Quantitative research is a field of inquiry that emphasizes numbers, is often deductive in nature, concentrates on hypotheses testing, and aims to uncover causal connections between different phenomena as well as to make generalizations.
Quantitative research is often associated with a positivist paradigm. Positivists tend to see the social world as existing objectively and independently from the researcher. According to this paradigm, research should be conducted in a detached, impersonal way. Quantitative methods usually focus on testing theories as opposed to the qualitative approach, which is often more concerned with theory generation.
Main methods of data collection in quantitative research include experiments, surveys, structured interviews, structured observation, and various sources of secondary data. Experiments are characterized by an artificially created setting and an opportunity to control the experiment conditions. Two groups are normally used in experiments—a test group and a control group. Cases are assigned to the groups randomly. Although very useful and most similar to natural sciences in methodology, experiments have only limited applicability in business research and social sciences in general because of various ethical and practical issues. There also exist so-called quasi-experiments in which the groups emerge in a natural way rather than artificially, and the researcher has no power in assigning participants or cases to the groups.
Surveys are among the most popular methods of data collection in business research. They are conducted by mail or via the telephone; lately, Web-based and email surveys are also becoming increasingly popular. A survey contains a predefined list of answers, so it is in effect a multiple-choice questionnaire. The questions embrace several interconnected topics, and the aim is usually to test multiple hypotheses. The answers are then coded, entered into statistical software, and subsequently treated as quantitative data.
Structured interviews are very similar to surveys. Just like surveys, they contain a predefined set of answers. What is different is that a researcher asks the questions rather than gives out questionnaires for respondents to fill in, and has an opportunity to clarify any issues if necessary.
Structured observation (also sometimes referred to as systematic observation) is a technique that emphasizes documenting observed behavior under explicitly formulated rules. This approach differs significantly from unstructured observation, which is common for qualitative research. Rules in structured observation help the researcher to pay attention to and record exactly those aspects of participants’ behavior that are relevant for answering the research questions. The resulting data can then be coded in a way similar to that of the survey and analyzed statistically.

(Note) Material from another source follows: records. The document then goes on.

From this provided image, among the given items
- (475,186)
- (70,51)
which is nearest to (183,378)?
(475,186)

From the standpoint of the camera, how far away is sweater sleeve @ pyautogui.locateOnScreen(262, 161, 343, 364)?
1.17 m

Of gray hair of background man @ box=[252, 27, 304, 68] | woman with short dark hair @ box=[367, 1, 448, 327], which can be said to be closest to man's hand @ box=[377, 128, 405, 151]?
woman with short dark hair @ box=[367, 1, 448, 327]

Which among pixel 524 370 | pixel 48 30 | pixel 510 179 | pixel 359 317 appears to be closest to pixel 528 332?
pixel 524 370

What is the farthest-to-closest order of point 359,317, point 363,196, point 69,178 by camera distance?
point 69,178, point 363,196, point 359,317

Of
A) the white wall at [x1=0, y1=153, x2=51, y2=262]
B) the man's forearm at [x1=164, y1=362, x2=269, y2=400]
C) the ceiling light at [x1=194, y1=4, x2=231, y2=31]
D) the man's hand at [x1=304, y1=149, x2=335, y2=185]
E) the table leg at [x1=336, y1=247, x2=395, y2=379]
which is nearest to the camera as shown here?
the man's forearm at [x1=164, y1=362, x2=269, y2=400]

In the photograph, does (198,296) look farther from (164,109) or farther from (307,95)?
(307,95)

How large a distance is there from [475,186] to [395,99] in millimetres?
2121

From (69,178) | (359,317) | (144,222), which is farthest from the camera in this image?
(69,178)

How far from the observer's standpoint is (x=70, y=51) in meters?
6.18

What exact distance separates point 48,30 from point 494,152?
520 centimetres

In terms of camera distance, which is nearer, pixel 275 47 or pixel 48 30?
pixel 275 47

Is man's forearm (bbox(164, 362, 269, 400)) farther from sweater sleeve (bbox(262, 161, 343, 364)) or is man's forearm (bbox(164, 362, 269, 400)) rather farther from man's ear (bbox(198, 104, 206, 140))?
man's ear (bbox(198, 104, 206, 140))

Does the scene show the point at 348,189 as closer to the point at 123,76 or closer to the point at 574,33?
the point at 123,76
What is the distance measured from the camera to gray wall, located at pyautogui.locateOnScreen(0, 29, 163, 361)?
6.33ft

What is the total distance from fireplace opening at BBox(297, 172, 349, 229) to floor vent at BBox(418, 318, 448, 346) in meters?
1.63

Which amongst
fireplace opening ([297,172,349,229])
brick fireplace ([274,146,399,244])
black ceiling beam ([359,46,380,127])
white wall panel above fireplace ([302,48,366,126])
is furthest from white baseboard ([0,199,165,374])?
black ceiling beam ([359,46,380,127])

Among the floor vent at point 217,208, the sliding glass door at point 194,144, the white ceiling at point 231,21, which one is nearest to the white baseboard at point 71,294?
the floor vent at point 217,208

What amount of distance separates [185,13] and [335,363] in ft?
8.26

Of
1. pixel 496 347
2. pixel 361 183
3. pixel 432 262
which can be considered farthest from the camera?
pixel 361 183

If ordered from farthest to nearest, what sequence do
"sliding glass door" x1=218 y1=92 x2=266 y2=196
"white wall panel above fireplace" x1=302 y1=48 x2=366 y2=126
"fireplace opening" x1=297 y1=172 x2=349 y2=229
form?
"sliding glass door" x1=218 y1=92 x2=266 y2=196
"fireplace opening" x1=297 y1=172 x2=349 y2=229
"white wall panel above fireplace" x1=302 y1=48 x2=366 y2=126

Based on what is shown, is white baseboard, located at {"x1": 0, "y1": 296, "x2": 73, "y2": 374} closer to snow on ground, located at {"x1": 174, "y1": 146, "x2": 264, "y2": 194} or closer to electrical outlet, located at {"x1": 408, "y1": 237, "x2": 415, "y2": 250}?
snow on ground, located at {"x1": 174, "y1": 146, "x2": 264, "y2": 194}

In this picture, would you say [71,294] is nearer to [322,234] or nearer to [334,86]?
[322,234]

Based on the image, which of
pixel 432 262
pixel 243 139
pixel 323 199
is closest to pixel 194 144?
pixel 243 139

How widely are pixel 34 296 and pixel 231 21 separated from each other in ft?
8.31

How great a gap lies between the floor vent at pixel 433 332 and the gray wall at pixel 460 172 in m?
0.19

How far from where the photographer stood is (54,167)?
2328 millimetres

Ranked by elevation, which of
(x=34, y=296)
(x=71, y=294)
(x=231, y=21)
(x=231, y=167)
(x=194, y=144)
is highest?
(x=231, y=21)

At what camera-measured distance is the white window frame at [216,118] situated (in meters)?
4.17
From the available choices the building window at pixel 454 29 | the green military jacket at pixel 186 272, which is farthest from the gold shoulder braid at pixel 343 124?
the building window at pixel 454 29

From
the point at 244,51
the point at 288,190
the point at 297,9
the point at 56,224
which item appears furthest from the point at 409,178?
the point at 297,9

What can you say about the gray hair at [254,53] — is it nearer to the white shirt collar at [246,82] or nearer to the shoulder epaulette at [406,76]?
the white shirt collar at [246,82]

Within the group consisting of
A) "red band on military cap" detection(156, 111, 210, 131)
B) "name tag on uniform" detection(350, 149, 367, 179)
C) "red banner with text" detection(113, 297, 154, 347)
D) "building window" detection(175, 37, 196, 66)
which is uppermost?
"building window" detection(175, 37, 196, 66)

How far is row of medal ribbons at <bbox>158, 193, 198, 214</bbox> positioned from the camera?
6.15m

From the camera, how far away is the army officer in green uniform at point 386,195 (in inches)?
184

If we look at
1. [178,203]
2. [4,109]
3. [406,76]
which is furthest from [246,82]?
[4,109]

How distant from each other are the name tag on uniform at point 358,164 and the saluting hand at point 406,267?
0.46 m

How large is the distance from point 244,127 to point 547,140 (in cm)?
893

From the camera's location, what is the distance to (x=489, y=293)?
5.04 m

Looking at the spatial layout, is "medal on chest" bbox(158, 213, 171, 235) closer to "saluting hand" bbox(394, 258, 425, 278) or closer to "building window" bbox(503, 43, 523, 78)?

Content analysis is an approach to the document analysis that aims to quantify content in terms of predefined categories. Words or phrases can be chosen as the units of analysis. This approach is often used to determine the amount of attention paid to a particular topic in news or other media.
Secondary data are data that have been collected by someone other than a researcher conducting the study—often they come from government or statistical bodies, the media, or other researchers. Sometimes secondary data are used in combination with primary data within the same research project.

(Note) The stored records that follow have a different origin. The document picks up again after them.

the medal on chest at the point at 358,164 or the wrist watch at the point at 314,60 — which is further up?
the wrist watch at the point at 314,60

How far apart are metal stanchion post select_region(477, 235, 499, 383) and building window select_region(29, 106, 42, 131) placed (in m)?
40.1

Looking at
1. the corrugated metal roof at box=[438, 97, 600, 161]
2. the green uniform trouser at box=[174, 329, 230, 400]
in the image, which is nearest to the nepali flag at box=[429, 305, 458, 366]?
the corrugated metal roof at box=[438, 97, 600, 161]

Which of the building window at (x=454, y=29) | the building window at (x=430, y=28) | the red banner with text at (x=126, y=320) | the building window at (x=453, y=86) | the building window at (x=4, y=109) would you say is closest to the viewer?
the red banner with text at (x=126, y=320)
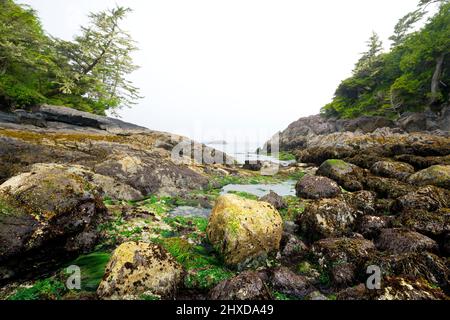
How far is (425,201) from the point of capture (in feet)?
25.6

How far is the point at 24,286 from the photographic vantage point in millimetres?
4422

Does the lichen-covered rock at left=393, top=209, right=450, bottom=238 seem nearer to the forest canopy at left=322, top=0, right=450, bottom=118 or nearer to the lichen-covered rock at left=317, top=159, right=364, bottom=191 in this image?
the lichen-covered rock at left=317, top=159, right=364, bottom=191

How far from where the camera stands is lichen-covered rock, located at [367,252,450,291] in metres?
4.75

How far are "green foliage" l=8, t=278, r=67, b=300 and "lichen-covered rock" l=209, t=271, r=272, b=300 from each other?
2.95 m

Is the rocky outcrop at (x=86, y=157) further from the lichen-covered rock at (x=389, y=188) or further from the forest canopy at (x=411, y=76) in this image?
the forest canopy at (x=411, y=76)

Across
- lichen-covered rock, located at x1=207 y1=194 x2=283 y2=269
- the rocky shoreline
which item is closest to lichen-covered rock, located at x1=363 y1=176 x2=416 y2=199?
the rocky shoreline

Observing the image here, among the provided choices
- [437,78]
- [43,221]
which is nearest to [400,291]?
[43,221]

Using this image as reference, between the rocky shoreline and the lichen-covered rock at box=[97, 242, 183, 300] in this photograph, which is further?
the rocky shoreline

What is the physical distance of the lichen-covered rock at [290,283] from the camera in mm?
4848

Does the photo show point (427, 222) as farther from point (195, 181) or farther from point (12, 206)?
point (12, 206)

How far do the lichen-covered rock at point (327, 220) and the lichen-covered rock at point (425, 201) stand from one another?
1952mm

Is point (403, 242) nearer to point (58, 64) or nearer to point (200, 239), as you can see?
point (200, 239)

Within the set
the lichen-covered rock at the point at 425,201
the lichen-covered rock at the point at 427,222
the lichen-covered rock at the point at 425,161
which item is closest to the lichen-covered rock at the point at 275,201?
the lichen-covered rock at the point at 427,222
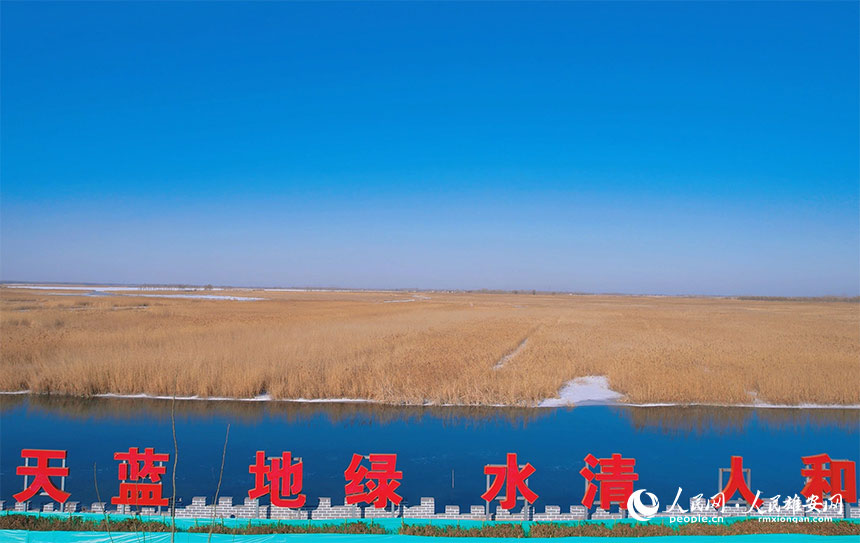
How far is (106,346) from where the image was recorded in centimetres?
2222

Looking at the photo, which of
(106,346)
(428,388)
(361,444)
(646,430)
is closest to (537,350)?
(428,388)

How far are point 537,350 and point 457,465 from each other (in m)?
14.4

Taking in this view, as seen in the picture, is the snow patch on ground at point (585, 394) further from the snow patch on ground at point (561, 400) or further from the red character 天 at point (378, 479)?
the red character 天 at point (378, 479)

Main methods of quantitative data analysis include univariate, bivariate, and multivariate statistics. In univariate methods, a single variable at a time is analyzed. Frequency tables display the number of observations and the percentage belonging to each category. Bar charts and pie charts are the most popular methods for visualizing frequency tables. Common methods in univariate data analysis include measures of the central tendency (arithmetic mean, median, and mode) that show a typical value for a given distribution; measures of dispersion (such as range, variance, and standard deviation) characterize variation in a distribution of values.
Bivariate analysis explores two variables at a time to establish if they are related. Contingency tables are similar to frequency tables, but they permit analysis of two variables simultaneously. Pearson’s correlation coefficient is an important method of bivariate analysis. It indicates the strength and the direction of a relationship between two variables. The coefficient lies between 0 and 1, and the closer it is to 1, the stronger the relationship is. Correlation coefficient does not say anything about causality.
Multivariate analysis refers to statistical techniques that simultaneously analyze more than two variables. Some multivariate techniques are just extensions of univariate (such as distributions) and bivariate methods (such as correlation, analysis of variance, regression). Other techniques, such as factor analysis, are uniquely designed to deal with multivariate data.
- Bryman and E. Bell, Business Research Methods (Oxford University Press, 2007);
- John W. Creswell, Research Design: Qualitative, Quantitative, and Mixed Methods Approaches (Sage, 2009);
- Hair et al., Multivariate Data Analysis (Pearson Prentice Hall, 2006);
- Tharenou et al., Management Research Methods (Cambridge University Press, 2007);
- Donald J. Treiman, Deirdre D. Johnston, and Thomas J. Grites, Quantitative Data Analysis: Doing Social Research to Test Ideas (Jossey-Bass, 2008).